Step 3: Deploy Notebook
- Import
aesetl_v1.ipynbinto your Fabric workspace - Copy the
builtin/scripts/folder to the notebook’s resource directory - Attach the notebook to the Environment created in Step 2
Step 4: Configure Lakehouse
- Create or identify the target Lakehouse for data storage
- Create a
logs/folder structure in the Lakehouse Files area - Add the Lakehouse as a dependency to the notebook
Step 5: Set Parameters
Configure the notebook parameters (Cell 2):
strjobname = "YourJobName" # Job name from instrumentation DB
instrumentationdbname = "DWInstrumentation" # SQL DB name
lakehousetolog = "lhdw" # Lakehouse for logging
strsessionid = "manualrun" # Session identifier
pipelineid = "manualnotebookrun" # Pipeline run ID
Core Components
1. Main Notebook (aesetl_v1.ipynb)
The orchestration engine that:
- Initializes job execution
- Retrieves job configuration from instrumentation database
- Manages parallel processing of job parts
- Handles error conditions and logging
- Finalizes job status
2. Helper Modules
- Fabric Helper (
fabric_helper.py): Provides core Fabric platform functions - Lakehouse Helper (
lakehouse_helper.py): Manages Lakehouse operations and SCD merges - Task Helper (
task_helper.py): Executes specific command types - Pipeline Helper (
pipeline_helper.py): Manages Fabric pipeline orchestration
Configuration
Job Configuration Structure
Jobs are configured in the instrumentation database with the following hierarchy:
ETLJobs (Job Definition)
↓
ETLJobSteps (Individual tasks with logical grouping via strJobStepPartName)
↓
ETLJobVariables (Dynamic parameters - Global or Job-specific)
Execution Flow:
- Job steps are grouped by
strJobStepPartNameAliasJob Task Group(e.g., “01 Copy Tables”, “02 Shadow Deletes”) - Parts execute sequentially based on their naming order
- Within each part, all ProcessNo values (0, 1, 2, etc.) run in parallel
- Within each ProcessNo, multiple tasks are executed in order based on
intProcessOrder - Each step can have incremental loading via
strCurrentKeyValuetracking
Job Metadata Tables
ETLJobs Table
- intJobID (PK)
- strJobName (Unique job identifier)
- strJobDescription
- strJobStatus (Current status: P=Processing, C=Complete, F=Failed, I=Inactive)

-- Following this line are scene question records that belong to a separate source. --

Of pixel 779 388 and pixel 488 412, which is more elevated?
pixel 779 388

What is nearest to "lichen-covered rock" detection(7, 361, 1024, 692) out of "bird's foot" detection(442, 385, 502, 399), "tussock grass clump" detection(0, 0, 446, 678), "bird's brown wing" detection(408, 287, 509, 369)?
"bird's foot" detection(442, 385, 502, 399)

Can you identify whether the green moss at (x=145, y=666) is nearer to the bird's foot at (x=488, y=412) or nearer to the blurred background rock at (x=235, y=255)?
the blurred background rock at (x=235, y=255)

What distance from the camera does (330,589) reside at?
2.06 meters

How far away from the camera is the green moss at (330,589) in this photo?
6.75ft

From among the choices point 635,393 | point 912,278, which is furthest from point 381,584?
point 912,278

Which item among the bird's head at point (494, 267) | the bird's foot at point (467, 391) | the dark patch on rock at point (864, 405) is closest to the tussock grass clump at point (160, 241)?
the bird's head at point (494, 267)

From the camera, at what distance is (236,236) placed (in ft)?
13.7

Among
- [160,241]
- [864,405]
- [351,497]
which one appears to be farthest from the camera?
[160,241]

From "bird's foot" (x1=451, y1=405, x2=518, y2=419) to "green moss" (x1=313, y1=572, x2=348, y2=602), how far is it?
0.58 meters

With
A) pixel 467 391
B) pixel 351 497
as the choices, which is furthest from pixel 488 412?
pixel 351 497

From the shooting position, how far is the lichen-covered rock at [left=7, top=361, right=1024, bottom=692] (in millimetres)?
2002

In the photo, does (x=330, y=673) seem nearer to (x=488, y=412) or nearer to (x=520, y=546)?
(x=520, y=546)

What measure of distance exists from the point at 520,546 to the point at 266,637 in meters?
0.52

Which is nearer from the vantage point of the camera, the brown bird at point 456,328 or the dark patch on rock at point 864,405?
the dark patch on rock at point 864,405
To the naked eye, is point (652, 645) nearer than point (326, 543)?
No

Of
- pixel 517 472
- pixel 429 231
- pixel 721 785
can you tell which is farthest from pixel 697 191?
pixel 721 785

- strJobDefaultProcessType (P = Delta, F = Full)
- strJobCurrentProcessType (P = Delta, F = Full)
- dtmStartDate (Job start timestamp)
- dtmEndDate (Job end timestamp)
- strSessionID (Session/pipeline run ID)
- strLogFileName (Log file path)
- dtmUpdateDate (Last update timestamp)
- strUpdateUser (User who last updated)
ETLJobSteps Table
Note: Job Steps are organized by strJobStepPartName (executed sequentially) and intProcessNo (executed in parallel within each part).
Key Fields:
- intJobStepID (PK)
- strJobName (Job identifier)
- strJobStepName (Task name/description)
- strJobStepPartName (Logical grouping/Job Task Group - parts run sequentially)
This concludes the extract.